Return the line containing "Is pixel 90" and all lines after it exactly; stop at the end of the material.

:: EXCERPTED RECORDS

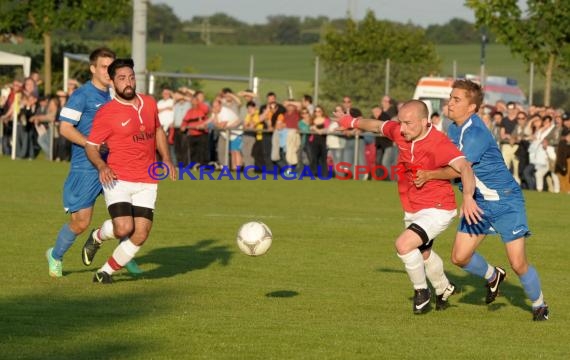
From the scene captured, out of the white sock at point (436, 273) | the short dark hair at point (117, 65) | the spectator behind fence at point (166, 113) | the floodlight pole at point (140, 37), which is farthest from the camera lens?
the spectator behind fence at point (166, 113)

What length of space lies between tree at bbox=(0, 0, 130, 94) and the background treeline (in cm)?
6839

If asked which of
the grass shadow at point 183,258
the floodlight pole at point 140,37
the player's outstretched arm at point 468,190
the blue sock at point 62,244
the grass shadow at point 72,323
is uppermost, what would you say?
the floodlight pole at point 140,37

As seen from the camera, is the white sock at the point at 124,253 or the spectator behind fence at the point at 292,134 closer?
the white sock at the point at 124,253

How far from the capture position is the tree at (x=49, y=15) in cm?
3738

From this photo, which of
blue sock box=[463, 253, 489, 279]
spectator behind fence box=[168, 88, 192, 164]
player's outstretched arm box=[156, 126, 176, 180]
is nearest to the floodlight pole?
spectator behind fence box=[168, 88, 192, 164]

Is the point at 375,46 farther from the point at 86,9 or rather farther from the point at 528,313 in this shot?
the point at 528,313

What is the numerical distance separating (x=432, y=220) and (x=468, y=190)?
63cm

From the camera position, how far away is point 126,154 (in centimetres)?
1111

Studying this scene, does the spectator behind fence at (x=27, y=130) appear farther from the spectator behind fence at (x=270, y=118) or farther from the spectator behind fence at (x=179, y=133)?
the spectator behind fence at (x=270, y=118)

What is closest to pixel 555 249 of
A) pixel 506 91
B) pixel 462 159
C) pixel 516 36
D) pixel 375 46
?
pixel 462 159

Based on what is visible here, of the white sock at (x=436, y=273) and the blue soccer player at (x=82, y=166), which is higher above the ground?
the blue soccer player at (x=82, y=166)

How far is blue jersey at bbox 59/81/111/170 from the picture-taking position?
11.6 meters

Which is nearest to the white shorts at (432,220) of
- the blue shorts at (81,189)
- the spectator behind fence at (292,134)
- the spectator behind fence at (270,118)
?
the blue shorts at (81,189)

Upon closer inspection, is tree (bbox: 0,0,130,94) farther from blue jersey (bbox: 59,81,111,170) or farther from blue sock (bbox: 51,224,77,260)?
blue sock (bbox: 51,224,77,260)
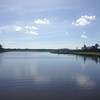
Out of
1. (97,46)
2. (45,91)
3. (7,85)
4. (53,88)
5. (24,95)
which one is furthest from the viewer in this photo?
(97,46)

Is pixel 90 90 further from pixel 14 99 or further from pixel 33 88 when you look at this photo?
pixel 14 99

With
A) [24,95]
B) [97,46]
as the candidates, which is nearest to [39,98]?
[24,95]

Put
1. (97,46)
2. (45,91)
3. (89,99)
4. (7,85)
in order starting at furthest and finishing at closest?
(97,46), (7,85), (45,91), (89,99)

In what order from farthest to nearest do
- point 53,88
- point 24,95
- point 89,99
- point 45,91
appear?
point 53,88 < point 45,91 < point 24,95 < point 89,99

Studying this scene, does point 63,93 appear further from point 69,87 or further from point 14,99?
point 14,99

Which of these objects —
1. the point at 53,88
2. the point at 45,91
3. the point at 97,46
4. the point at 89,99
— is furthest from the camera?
the point at 97,46

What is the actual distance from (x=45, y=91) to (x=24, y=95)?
215cm

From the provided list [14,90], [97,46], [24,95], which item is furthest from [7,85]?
[97,46]

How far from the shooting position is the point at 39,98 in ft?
51.2

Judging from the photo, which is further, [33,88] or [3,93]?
[33,88]

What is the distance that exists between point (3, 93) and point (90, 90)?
24.9 feet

::::

§ **EXPECTED ANSWER**:
Is pixel 90 90 further from pixel 14 99 or further from pixel 33 88 when you look at this photo?
pixel 14 99

With
A) [24,95]
B) [97,46]
as the candidates, which is nearest to [39,98]?
[24,95]

Put
1. (97,46)
2. (45,91)
3. (89,99)
4. (7,85)
in order starting at furthest and finishing at closest?
(97,46), (7,85), (45,91), (89,99)

In what order from farthest to nearest do
- point 53,88
- point 24,95
- point 89,99
- point 45,91
appear?
point 53,88 < point 45,91 < point 24,95 < point 89,99

Studying this scene, does point 63,93 appear further from point 69,87 or further from point 14,99?
point 14,99

Which of these objects —
1. the point at 53,88
2. the point at 45,91
3. the point at 97,46
4. the point at 89,99
— is furthest from the camera?
the point at 97,46

What is the actual distance from (x=45, y=91) to (x=24, y=95)?
215cm

From the provided list [14,90], [97,46], [24,95], which item is furthest from [7,85]?
[97,46]

How far from the shooting position is the point at 39,98 in ft?
51.2

Judging from the photo, which is further, [33,88] or [3,93]?
[33,88]

What is the distance that exists between point (3, 93) and point (90, 90)?
24.9 feet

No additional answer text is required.